A visit to Focus Brands headquarters in Atlanta in early December showed a cautious approach to getting people back in the office, and an emphasis on voluntary rather than mandatory appearances, including for franchisees who can choose in-person or virtual visits.
The parent company of Auntie Anne’s, Jamba, Cinnabon, Moe’s Southwest and three more, Focus has a couple dozen movable cushions in a huge entrance foyer topped with colorful signs overhead. Called The Hub, the space leads to a conference room with a glass wall that anyone can hop into, first come, first served.
Normally, it’s buzzing with people in small groups, but now those spaces are silent. Every person who arrives at the building must scan a QR code and answer about 12 questions on the phone before entry is allowed by the portal not a person, and most areas of the headquarters are empty.
“It’s hard to build the culture, and if you’re new” it’s tough to meet employees working remotely, said CEO Jim Holthouser, who joined Focus Brands in February 2020. “Zoom doesn’t necessarily allow” for maximum creativity.
Added CFO Mike Dixon: “We’d love to get the culture back as soon as possible,” they hope by summer of 2021.
The more things change…
Ditto for Wetherill of uBreakiFix, who elaborated on his preference for in-person offices. “We’ve seen tremendous growth over the last decade, and plan to see the same growth going forward, and that means that the team is growing constantly,” he said. “And for us, the constant growth means that in-person introductions and interactions are much easier to do personally than virtually.”

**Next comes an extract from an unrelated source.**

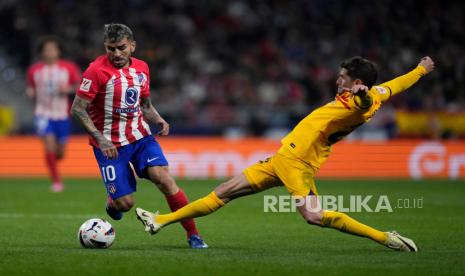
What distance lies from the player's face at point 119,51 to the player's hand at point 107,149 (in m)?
0.74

But before he could finish those well-stated thoughts, his calls dropped at least four times, causing him to call back and repeat himself—and proving that when it comes to office space, some headaches stay the same.
“The irony is in this fancy new office space we don’t have desk phones, so if the cell phones don’t work, we’re in trouble,” he said with a laugh.
The Human Element covers HR management, recruitment and training topics in each issue with a focus on solutions. Send story ideas to Editor Laura Michaels, email@example.com.
Virtual vs. in-person: A case study
One more idea for suddenly empty office space comes from Cheng Cohen, a franchise law firm in Chicago, where the lawyers took great pains to incorporate conference and collaborative spaces into their new headquarters in 2019, only to send everyone home last March.
So they borrowed a page from “American Idol,” which was interrupted when the contestants sheltered in place but the show didn’t stop. “Rather, ring lights, microphones, cameras and props were rolled out, and each contestant’s setting was produced to facilitate the non-verbal communications that is so vital to live performance,” as Cheng Cohen put it in a blog post.
They repurposed one of those conference rooms into a virtual courtroom, with the right lights, cameras, audio and technology to “maintain if not extend our edge over our adversaries when it’s time to call our first witnesses.”
Ric Cohen, co-founder of the firm, was reluctant to go virtual at first, he explained via email. “My initial thought when our first hearing was set for Zoom back in April was: I spent 32 years in a courtroom only to have to dust-it-up with a bunch of millennials on their technology?”
But he came around. “What we quickly learned is technology is not technique. Technology is learned; technique is earned,” he said.
“We figured out the technology and the opportunities it presents. I like it and my guess is we won’t be going back to live entirely, even when this is done.”